I’ve Matured, But Has My Relationship?
Reader’s Question
My boyfriend and I have been together for just over 6 years now, and we’ve always had problems of one sort or another. Some of it has been cultural — he is Jewish and I am Christian — but most of it has been normal relationship issues. We met when I was 18 and he was 24, and for both of us it’s our first serious relationship, and we (more especially I) have been growing up as we’ve been growing into our relationship. At this point, though, as I’m finally starting to decide what direction I want my life to go in and finding myself, I’m starting to feel like this relationship may not be the best for the person I am becoming. I’m not sure how to express why I feel this way, because I’ve been more than a little ambivalent about the whole thing, but I’ll try.

Task description: Please copy the stretch of the reader's letter from "Reader’s Question" through "but I’ll try." word for word.

Dataset excerpt:
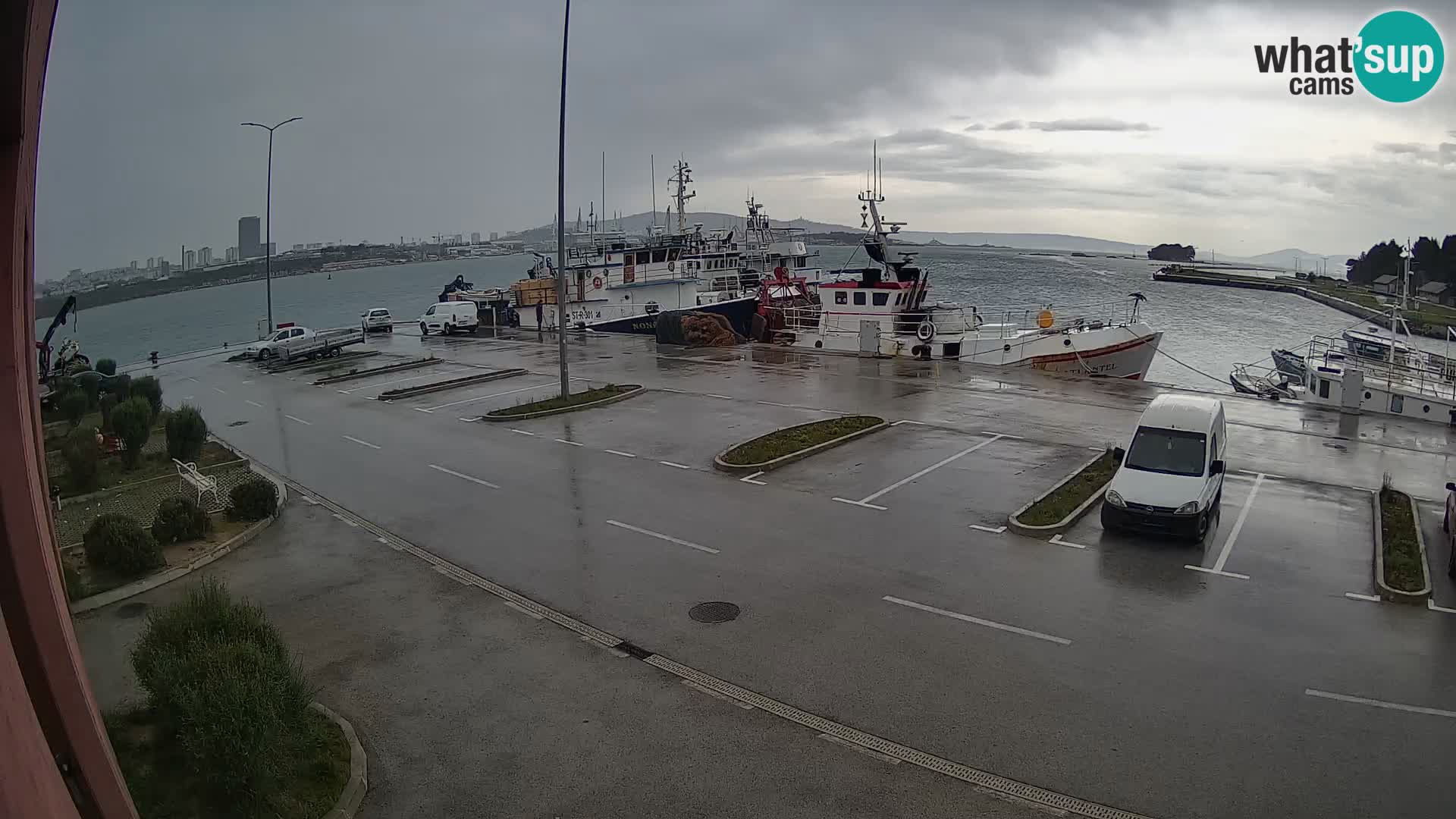 Webcam Kaštela marina – Split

Response below:
Reader’s Question
My boyfriend and I have been together for just over 6 years now, and we’ve always had problems of one sort or another. Some of it has been cultural — he is Jewish and I am Christian — but most of it has been normal relationship issues. We met when I was 18 and he was 24, and for both of us it’s our first serious relationship, and we (more especially I) have been growing up as we’ve been growing into our relationship. At this point, though, as I’m finally starting to decide what direction I want my life to go in and finding myself, I’m starting to feel like this relationship may not be the best for the person I am becoming. I’m not sure how to express why I feel this way, because I’ve been more than a little ambivalent about the whole thing, but I’ll try.